* [Task 1]
Answer these questions from the text on crime statistics:
(a) How are deaths by "accident" normally reported at first?
(b) For what purpose does the text say no nationwide system or rules or "codes" exist?
(c) In its last sentence, with which statistics does the text compare "crime statistics"?
* [Task 2] Write the next part of the text on crime statistics, picking up after its last sentence.

* [Reading text]
Killing in self-defense is rare in this country, and I doubt the
statistics  are available which would separate the instances of LEO vs.
civilian.  As a percentage of total homicides, I doubt it would be
statistically significant.

As to killing "by accident," and having it classified *initially* as
homicide and then "down graded" as you imply could be the case, I doubt
that is a statistically significant amount either.  Rather, the inverse
is true:  Deaths by "accident" are normally reported as accidents, and
then -- after a great deal of investigation and court cases -- changed
to criminal offenses; that number is likely statistically more
significant.

HOWEVER, what is *most* significant is the fact that you cannot rely to
any degree of certainty on statistics maintained at either the national
or the state level when it comes to crimes, crimes of violence,
accidental deaths, or even suicides.  Even ten years ago the majority of
this stuff simply was not considered important enough to waste limited
manhours and limited resources to keep accurate track of; the statistics
maintained at the local level were generally those which constituted a
"hair up his a**e" for whomever was in power at the time.  Even with
today's much less expensive and much faster computerized databases at
the local level, there is no nationwide system or rules or "codes" for
classifying crime.  If there is one thing that is less reliable than
Medicare statistics, it is "crime statistics."

* [Collected material]

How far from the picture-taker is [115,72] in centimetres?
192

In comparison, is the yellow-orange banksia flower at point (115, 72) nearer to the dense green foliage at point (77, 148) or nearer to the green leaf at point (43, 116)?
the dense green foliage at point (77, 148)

* [Exercise output 1]
(a) As accidents.
(b) For classifying crime.
(c) Medicare statistics.

* [Exercise output 2]
To attempt to compare this year's statistics on crime with those of ten
years ago is like comparing kiwi with nectarines ... when half the
people have never tasted kiwi and nearly that many don't know the
difference between a nectarine and a peach.

l.d.

P.S.  I ran into this problem with nationwide & statewide statistics
when I attempted to compare the number of deaths resulting from "all
aspects" of smoking to those deaths attributable to alcohol; I couldn't
do it, because right now the 'bad guy' is tobacco and no one is keeping
tracable figures on alcohol related deaths -- not even those on the
highway!

====


On Wed, 15 Jan 2003 17:49:08 +0000 (UTC), Samuel W. Heywood wrote:

>> http://www.ojp.usdoj.gov/bjs/glance/viort.htm

> The statistics at the above URL could be easily misinterpreted
> because many homicides are not crimes.

> A killing of a human committed in self defense or by accident is a
> homicide, but under those circumstances the homicides are not crimes.